Nighttime Cough Side Effects
Generic name: dextromethorphan / doxylamine
Note: This document contains side effect information about dextromethorphan / doxylamine. Some dosage forms listed on this page may not apply to the brand name Nighttime Cough.
Applies to dextromethorphan / doxylamine: oral liquid.
Do not use this medicine if you have used an MAO inhibitor in the past 14 days, such as isocarboxazid, linezolid, methylene blue injection, phenelzine, rasagiline, selegiline, or tranylcypromine.
Do not give this medication to a child younger than 4 years old. Always ask a doctor before giving a cough or cold medicine to a child. Death can occur from the misuse of cough and cold medicines in very young children.
You should not use antihistamine medication to make a child sleepy.
Get emergency medical help if you have signs of an allergic reaction: hives; difficult breathing; swelling of your face, lips, tongue, or throat.

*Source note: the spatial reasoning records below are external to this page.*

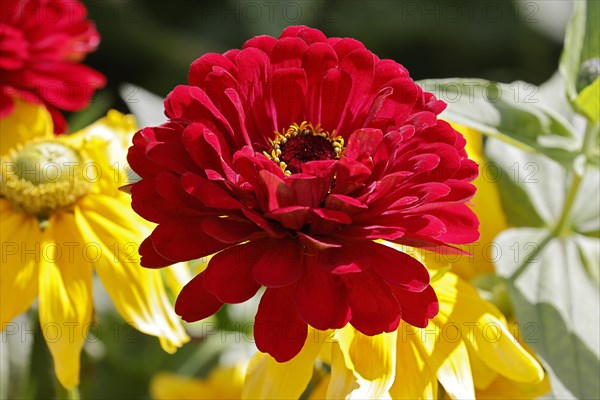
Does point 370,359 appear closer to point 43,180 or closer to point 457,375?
point 457,375

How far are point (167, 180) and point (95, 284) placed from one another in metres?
0.33

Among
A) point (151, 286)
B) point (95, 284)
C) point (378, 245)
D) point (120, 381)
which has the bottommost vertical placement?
A: point (120, 381)

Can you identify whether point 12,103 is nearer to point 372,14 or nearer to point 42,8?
point 42,8

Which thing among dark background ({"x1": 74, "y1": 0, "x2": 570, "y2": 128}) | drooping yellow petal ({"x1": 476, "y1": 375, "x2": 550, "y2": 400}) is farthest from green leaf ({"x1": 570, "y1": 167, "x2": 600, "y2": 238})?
dark background ({"x1": 74, "y1": 0, "x2": 570, "y2": 128})

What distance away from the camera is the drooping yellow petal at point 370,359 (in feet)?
1.77

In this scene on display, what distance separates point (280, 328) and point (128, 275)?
0.18 metres

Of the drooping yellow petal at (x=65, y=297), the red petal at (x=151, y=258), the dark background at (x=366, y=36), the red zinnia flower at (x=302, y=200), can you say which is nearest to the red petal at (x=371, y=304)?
the red zinnia flower at (x=302, y=200)

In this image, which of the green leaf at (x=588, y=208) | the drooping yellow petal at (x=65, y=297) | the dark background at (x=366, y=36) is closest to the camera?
the drooping yellow petal at (x=65, y=297)

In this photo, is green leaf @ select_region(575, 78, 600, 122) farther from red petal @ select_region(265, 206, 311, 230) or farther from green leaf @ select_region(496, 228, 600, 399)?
red petal @ select_region(265, 206, 311, 230)

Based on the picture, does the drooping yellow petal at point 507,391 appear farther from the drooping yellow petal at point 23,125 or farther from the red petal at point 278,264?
the drooping yellow petal at point 23,125

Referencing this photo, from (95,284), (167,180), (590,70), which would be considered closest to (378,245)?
(167,180)

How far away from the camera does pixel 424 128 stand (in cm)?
53

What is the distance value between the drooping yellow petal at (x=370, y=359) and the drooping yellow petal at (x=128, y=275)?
13cm

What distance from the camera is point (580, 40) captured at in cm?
69
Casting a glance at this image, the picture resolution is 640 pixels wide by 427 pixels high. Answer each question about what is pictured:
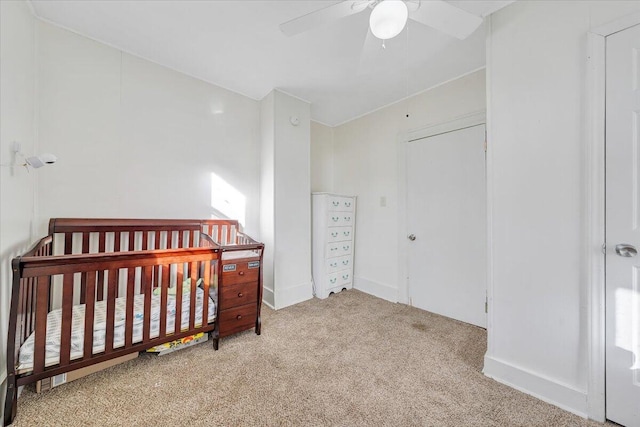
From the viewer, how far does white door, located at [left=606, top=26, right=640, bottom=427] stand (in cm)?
114

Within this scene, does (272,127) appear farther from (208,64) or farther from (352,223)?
(352,223)

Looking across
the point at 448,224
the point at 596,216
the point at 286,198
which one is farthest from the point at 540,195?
the point at 286,198

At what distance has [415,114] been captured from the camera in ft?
8.83

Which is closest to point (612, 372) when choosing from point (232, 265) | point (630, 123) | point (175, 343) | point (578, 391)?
point (578, 391)

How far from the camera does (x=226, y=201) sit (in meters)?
2.69

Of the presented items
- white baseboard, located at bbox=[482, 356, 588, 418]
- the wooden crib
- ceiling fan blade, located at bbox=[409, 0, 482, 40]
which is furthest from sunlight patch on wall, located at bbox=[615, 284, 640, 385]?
the wooden crib

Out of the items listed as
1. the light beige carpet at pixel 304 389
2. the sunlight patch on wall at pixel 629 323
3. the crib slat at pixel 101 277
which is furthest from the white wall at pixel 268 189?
the sunlight patch on wall at pixel 629 323

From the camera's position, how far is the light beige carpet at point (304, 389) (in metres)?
1.21

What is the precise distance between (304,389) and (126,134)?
96.3 inches

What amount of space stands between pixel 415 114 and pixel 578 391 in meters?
2.52

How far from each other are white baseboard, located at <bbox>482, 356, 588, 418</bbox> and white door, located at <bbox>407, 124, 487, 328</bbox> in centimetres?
78

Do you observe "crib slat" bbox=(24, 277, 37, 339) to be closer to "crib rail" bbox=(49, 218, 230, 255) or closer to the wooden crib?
the wooden crib

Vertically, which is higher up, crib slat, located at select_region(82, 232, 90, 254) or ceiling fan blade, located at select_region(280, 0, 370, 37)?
ceiling fan blade, located at select_region(280, 0, 370, 37)

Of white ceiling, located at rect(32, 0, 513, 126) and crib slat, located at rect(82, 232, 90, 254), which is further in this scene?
crib slat, located at rect(82, 232, 90, 254)
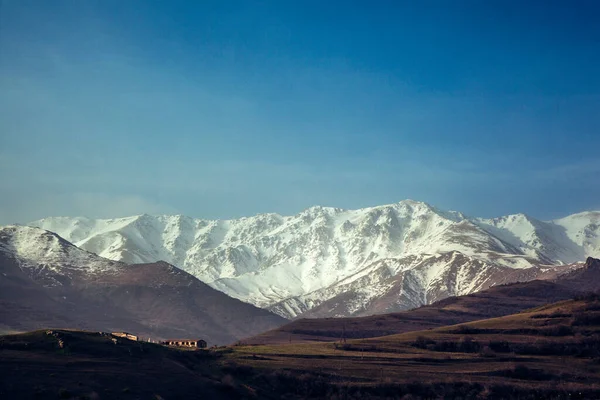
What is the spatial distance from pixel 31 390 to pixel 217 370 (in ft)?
188

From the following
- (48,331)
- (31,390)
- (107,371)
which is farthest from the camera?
(48,331)

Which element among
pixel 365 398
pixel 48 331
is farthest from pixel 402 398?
pixel 48 331

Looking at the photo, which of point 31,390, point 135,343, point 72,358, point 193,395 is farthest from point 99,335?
point 31,390

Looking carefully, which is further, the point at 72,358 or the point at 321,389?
the point at 321,389

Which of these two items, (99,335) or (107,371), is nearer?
(107,371)

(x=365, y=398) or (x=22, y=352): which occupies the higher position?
(x=22, y=352)

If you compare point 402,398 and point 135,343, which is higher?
point 135,343

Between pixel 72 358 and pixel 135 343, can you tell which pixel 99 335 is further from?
pixel 72 358

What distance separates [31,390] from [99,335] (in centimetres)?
5077

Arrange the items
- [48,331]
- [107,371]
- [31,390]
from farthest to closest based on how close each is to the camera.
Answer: [48,331] < [107,371] < [31,390]

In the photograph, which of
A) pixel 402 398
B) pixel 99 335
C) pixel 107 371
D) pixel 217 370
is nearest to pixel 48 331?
pixel 99 335

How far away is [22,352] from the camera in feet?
561

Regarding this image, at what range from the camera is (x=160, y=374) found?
586ft

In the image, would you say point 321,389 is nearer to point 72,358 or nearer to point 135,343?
point 135,343
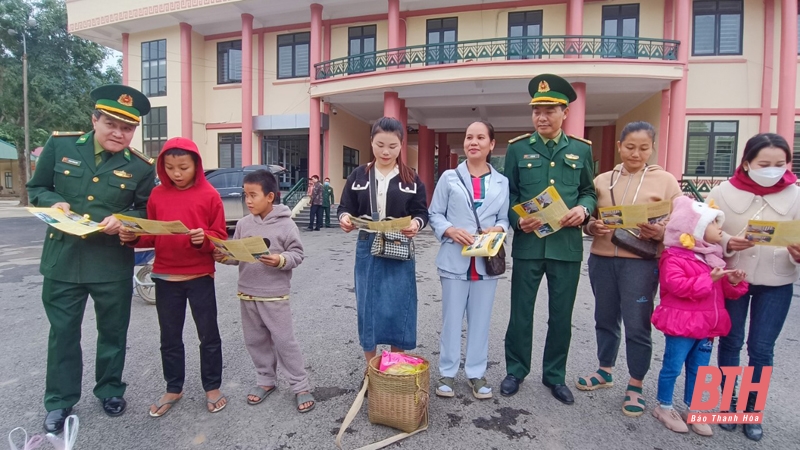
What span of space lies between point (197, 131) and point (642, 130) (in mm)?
18940

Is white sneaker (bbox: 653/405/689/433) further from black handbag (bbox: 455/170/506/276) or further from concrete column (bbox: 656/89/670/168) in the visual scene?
concrete column (bbox: 656/89/670/168)

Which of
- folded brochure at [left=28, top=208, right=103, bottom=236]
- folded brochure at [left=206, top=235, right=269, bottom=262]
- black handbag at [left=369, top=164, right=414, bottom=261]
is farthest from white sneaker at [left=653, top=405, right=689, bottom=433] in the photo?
folded brochure at [left=28, top=208, right=103, bottom=236]

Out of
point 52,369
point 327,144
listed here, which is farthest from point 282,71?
point 52,369

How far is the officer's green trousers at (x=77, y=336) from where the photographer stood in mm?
2512

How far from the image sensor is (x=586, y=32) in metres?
14.7

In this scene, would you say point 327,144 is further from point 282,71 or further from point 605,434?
point 605,434

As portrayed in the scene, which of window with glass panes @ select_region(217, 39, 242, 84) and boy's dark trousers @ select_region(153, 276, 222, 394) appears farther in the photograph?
window with glass panes @ select_region(217, 39, 242, 84)

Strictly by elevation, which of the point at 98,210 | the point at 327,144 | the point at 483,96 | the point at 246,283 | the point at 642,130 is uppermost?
the point at 483,96

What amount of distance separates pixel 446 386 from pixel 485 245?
105 centimetres

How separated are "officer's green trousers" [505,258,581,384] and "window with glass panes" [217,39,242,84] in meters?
18.3

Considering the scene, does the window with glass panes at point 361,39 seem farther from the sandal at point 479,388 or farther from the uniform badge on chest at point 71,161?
the sandal at point 479,388

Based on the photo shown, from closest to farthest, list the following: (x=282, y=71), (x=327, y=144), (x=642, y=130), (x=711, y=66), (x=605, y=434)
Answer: (x=605, y=434) < (x=642, y=130) < (x=711, y=66) < (x=327, y=144) < (x=282, y=71)

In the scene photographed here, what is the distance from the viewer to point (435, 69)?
13039 millimetres

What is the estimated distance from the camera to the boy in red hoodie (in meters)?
2.56
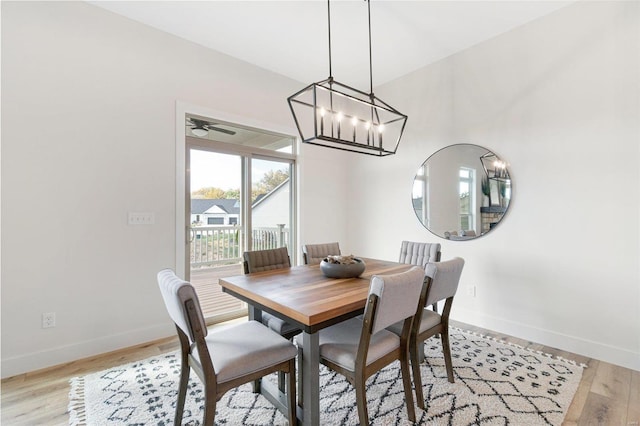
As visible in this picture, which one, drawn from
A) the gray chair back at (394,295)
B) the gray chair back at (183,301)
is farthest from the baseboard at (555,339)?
the gray chair back at (183,301)

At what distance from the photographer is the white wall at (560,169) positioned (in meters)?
2.37

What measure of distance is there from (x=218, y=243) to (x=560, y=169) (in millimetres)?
3539

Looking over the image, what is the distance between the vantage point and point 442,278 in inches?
74.0

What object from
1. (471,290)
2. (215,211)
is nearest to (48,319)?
(215,211)

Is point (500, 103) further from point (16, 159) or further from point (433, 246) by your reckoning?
point (16, 159)

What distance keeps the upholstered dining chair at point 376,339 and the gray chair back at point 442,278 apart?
0.22 metres

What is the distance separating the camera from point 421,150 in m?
3.72

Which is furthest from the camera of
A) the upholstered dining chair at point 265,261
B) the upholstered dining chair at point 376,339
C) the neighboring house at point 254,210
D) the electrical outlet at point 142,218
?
the neighboring house at point 254,210

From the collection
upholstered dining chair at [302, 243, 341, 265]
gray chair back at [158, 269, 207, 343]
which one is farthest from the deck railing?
gray chair back at [158, 269, 207, 343]

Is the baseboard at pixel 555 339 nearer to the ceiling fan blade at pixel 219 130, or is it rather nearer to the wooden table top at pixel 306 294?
the wooden table top at pixel 306 294

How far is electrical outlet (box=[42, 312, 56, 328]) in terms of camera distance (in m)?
2.33

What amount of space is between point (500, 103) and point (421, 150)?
0.95 meters

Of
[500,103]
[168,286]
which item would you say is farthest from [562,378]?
[168,286]

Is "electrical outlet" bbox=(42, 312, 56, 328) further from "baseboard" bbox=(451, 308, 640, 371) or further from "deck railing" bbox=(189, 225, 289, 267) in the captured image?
"baseboard" bbox=(451, 308, 640, 371)
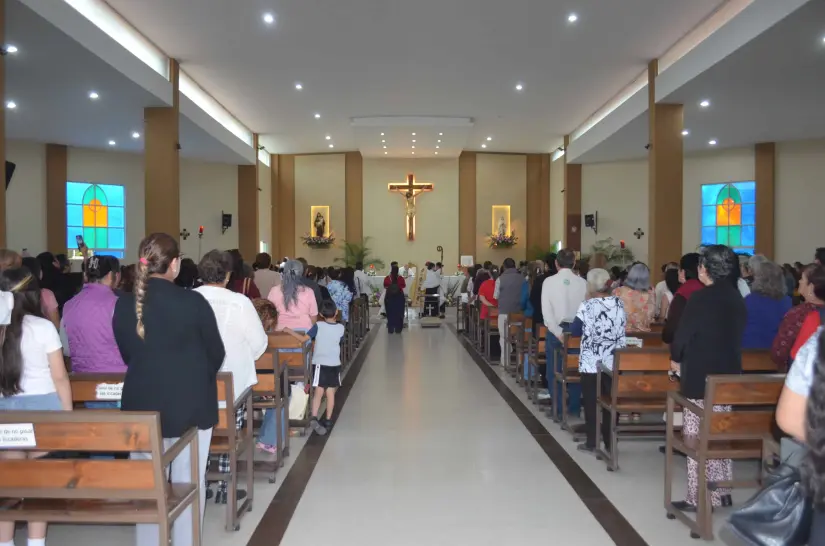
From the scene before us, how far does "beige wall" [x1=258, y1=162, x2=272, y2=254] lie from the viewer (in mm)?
20969

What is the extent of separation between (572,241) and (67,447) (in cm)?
1864

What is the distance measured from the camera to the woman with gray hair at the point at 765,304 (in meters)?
5.17

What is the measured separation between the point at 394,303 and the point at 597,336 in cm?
920

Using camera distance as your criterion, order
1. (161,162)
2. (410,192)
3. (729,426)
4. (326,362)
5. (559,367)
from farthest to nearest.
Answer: (410,192)
(161,162)
(559,367)
(326,362)
(729,426)

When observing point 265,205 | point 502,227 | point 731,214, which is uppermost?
point 265,205

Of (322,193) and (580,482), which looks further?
(322,193)

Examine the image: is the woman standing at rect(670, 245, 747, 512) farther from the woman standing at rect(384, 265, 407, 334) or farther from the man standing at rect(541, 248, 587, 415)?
the woman standing at rect(384, 265, 407, 334)

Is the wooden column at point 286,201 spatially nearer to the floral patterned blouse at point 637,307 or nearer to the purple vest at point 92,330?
the floral patterned blouse at point 637,307

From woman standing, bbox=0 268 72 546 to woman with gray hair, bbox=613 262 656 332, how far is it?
4.72 metres

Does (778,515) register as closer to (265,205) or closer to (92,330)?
(92,330)

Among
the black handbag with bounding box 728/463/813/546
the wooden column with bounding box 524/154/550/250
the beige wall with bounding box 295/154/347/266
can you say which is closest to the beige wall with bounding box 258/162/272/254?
the beige wall with bounding box 295/154/347/266

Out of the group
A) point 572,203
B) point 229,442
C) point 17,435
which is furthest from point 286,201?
point 17,435

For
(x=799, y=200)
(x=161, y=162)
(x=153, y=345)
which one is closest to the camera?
(x=153, y=345)

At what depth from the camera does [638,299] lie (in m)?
6.28
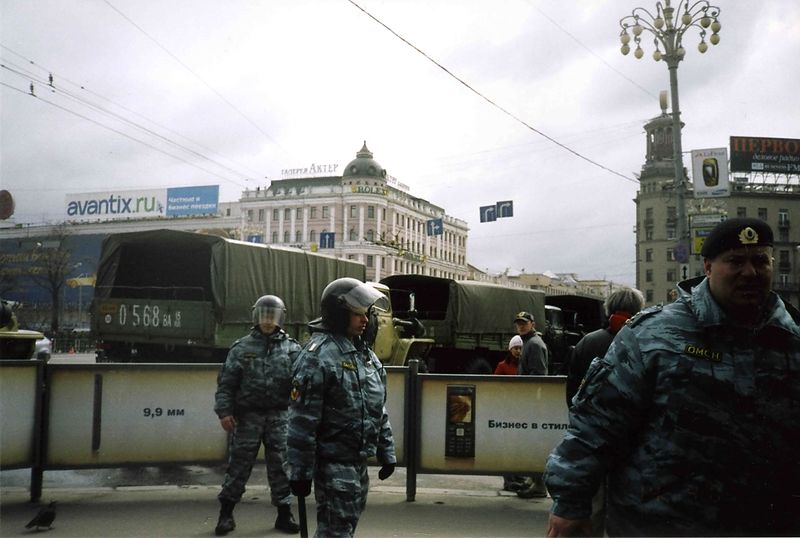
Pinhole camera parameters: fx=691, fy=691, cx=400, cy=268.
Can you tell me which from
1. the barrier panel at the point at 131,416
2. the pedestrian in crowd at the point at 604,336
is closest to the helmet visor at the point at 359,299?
the pedestrian in crowd at the point at 604,336

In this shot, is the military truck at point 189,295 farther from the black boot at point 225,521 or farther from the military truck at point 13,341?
the black boot at point 225,521

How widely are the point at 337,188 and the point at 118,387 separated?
90.4 metres

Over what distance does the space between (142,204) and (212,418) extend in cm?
8626

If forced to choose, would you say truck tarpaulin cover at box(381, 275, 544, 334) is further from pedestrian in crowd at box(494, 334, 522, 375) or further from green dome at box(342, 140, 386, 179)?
green dome at box(342, 140, 386, 179)

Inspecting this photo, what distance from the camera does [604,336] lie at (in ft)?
15.2

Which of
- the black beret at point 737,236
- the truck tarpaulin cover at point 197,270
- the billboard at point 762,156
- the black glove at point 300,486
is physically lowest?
the black glove at point 300,486

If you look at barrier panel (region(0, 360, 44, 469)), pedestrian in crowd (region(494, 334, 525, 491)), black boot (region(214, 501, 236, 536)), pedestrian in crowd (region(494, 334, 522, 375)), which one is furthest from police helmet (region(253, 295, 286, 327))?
pedestrian in crowd (region(494, 334, 522, 375))

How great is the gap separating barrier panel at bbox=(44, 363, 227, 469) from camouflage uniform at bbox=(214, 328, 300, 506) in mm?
1514

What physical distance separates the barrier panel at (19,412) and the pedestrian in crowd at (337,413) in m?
3.79

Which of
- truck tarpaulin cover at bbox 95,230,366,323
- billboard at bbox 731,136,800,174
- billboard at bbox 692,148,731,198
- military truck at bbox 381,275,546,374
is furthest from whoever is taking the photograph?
billboard at bbox 731,136,800,174

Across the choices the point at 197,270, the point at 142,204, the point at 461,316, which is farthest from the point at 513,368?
the point at 142,204

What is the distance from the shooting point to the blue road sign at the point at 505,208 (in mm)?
33812

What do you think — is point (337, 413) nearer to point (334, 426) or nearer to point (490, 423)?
point (334, 426)

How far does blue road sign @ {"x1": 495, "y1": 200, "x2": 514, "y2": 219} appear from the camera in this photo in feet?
111
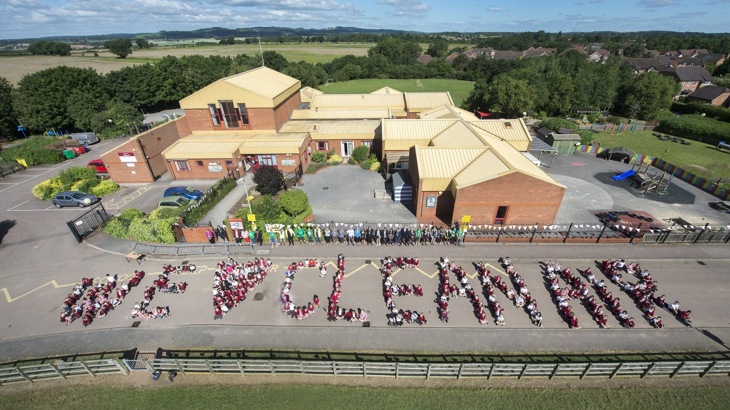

Stop using dextromethorphan and doxylamine and call your doctor at once if you have:
severe dizziness or anxiety;
a light-headed feeling, like you might pass out;
little or no urinating; or
liver problems--nausea, upper stomach pain, itching, tired feeling, loss of appetite, dark urine, clay-colored stools, jaundice (yellowing of the skin or eyes).
Common side effects may include:
sleep problems (insomnia); or
feeling restless or excited (especially in children).
This is not a complete list of side effects and others may occur. Call your doctor for medical advice about side effects.
More about Nighttime Cough (dextromethorphan / doxylamine)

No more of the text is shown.